=== Extracted records ===
— Begin —
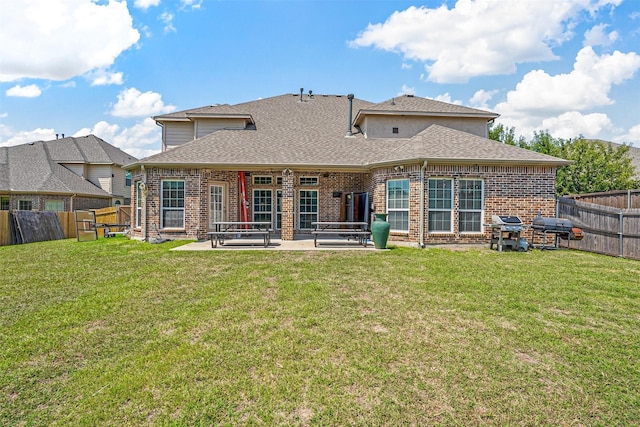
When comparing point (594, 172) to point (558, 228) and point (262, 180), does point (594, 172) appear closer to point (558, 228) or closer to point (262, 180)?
point (558, 228)

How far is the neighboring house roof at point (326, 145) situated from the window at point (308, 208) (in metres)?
1.94

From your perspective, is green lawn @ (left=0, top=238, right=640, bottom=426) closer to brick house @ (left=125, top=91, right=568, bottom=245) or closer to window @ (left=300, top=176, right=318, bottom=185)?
brick house @ (left=125, top=91, right=568, bottom=245)

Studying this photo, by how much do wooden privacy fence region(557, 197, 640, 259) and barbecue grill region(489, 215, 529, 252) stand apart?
6.50ft

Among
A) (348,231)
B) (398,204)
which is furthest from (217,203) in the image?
(398,204)

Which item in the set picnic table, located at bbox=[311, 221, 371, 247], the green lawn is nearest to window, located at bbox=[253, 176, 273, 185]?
picnic table, located at bbox=[311, 221, 371, 247]

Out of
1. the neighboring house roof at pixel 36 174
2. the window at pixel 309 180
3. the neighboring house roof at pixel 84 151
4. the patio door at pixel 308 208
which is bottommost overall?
the patio door at pixel 308 208

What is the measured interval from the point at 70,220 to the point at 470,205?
18365 millimetres

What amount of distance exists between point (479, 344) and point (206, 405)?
311 centimetres

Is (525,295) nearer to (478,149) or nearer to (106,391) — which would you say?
— End —
=== Work to be completed ===
Please repeat the material above word for word, from start to finish, and leave out the pictures.

=== Solution for this exercise ===
When comparing point (594, 172) to point (558, 228) and point (262, 180), does point (594, 172) appear closer to point (558, 228) or closer to point (262, 180)?
point (558, 228)

How far is the neighboring house roof at point (326, 145) situated from the window at point (308, 208) (in metres)?
1.94

From your perspective, is green lawn @ (left=0, top=238, right=640, bottom=426) closer to brick house @ (left=125, top=91, right=568, bottom=245) or closer to window @ (left=300, top=176, right=318, bottom=185)?
brick house @ (left=125, top=91, right=568, bottom=245)

Studying this photo, by how much do wooden privacy fence region(557, 197, 640, 259) and barbecue grill region(489, 215, 529, 252) stand apart?
6.50ft

Among
A) (348,231)
B) (398,204)
which is furthest from (217,203) in the image?
(398,204)

Which item in the set picnic table, located at bbox=[311, 221, 371, 247], the green lawn is nearest to window, located at bbox=[253, 176, 273, 185]?
picnic table, located at bbox=[311, 221, 371, 247]

Out of
1. the neighboring house roof at pixel 36 174
2. the window at pixel 309 180
3. the neighboring house roof at pixel 84 151
4. the patio door at pixel 308 208
which is bottommost overall?
the patio door at pixel 308 208

What is the measured interval from the point at 70,220 to the point at 470,205?
18365 millimetres

What amount of distance exists between point (479, 344) and point (206, 405)?
311 centimetres

Is (525,295) nearer to (478,149) or nearer to (106,391) — which would you say?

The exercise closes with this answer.